Para as empresas, a inclusão dos riscos psicossociais no Programa de Gerenciamento de Riscos Ocupacionais (GRO) poderá ser um grande complicador, caso não haja até a entrada em vigor desta obrigação (270 dias após a publicação da Portaria n.º 1.419/2024), a regulamentação de uma definição clara e precisa, por parte do Ministério do Trabalho e Emprego, do que de fato deverá ser considerado no GRO e quais são os seus limites dentro da esfera temática da segurança e saúde no trabalho.
A adaptação ao novo marco regulatório, entretanto, não é isenta de desafios não só por uma falta de uma maior clareza normativa. Muitas empresas ainda enfrentam dificuldades em reconhecer e mensurar os riscos psicossociais, dada a natureza subjetiva desses fatores. Além disso, é necessário investir em treinamentos específicos para gestores e líderes de equipe, para que possam identificar sinais de risco e intervir de forma adequada.
Visando minimizar os impactos que a inclusão dos riscos psicossociais pode ocasionar para a operacionalização por parte das empresas, sugerimos as seguintes estratégias:
– Mapeamento de Riscos e Diagnóstico Organizacional: Realizar um diagnóstico detalhado do ambiente de trabalho, identificando fatores de risco psicossocial presentes e mapeando áreas críticas. Este processo pode envolver pesquisas de clima organizacional, entrevistas, e análise de dados de saúde ocupacional;
– Promoção de uma Cultura de Saúde Mental: Implementar programas de bem-estar e saúde mental, como palestras, workshops e iniciativas de apoio psicológico. Promover um ambiente de comunicação aberta e segura também é essencial para que os funcionários se sintam confortáveis em relatar problemas;
– Revisão de Políticas de Recursos Humanos: Revisar e atualizar as políticas de recursos humanos para incluir práticas de gestão que minimizem o estresse ocupacional, como políticas de trabalho flexível, práticas de reconhecimento e valorização, e suporte a colaboradores em situações de crise.

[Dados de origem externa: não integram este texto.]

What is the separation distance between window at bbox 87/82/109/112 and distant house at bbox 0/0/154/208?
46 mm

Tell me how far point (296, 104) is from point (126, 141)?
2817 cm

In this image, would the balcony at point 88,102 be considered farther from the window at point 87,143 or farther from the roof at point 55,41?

O certo, e o mais seguro neste momento, é que, até que o Ministério do Trabalho e Emprego venha a detalhar por meio de um guia ou mesmo, notas técnicas expedidas pela Secretária de Inspeção do Trabalho (SIT), qual será o verdadeiro alcance da inclusão dos riscos psicossociais na NR 01, a abordagem preventiva deve ser vista como um investimento estratégico de longo prazo, com potencial para gerar retorno positivo em múltiplas frentes – do bem-estar dos funcionários à segurança jurídica para as empresas.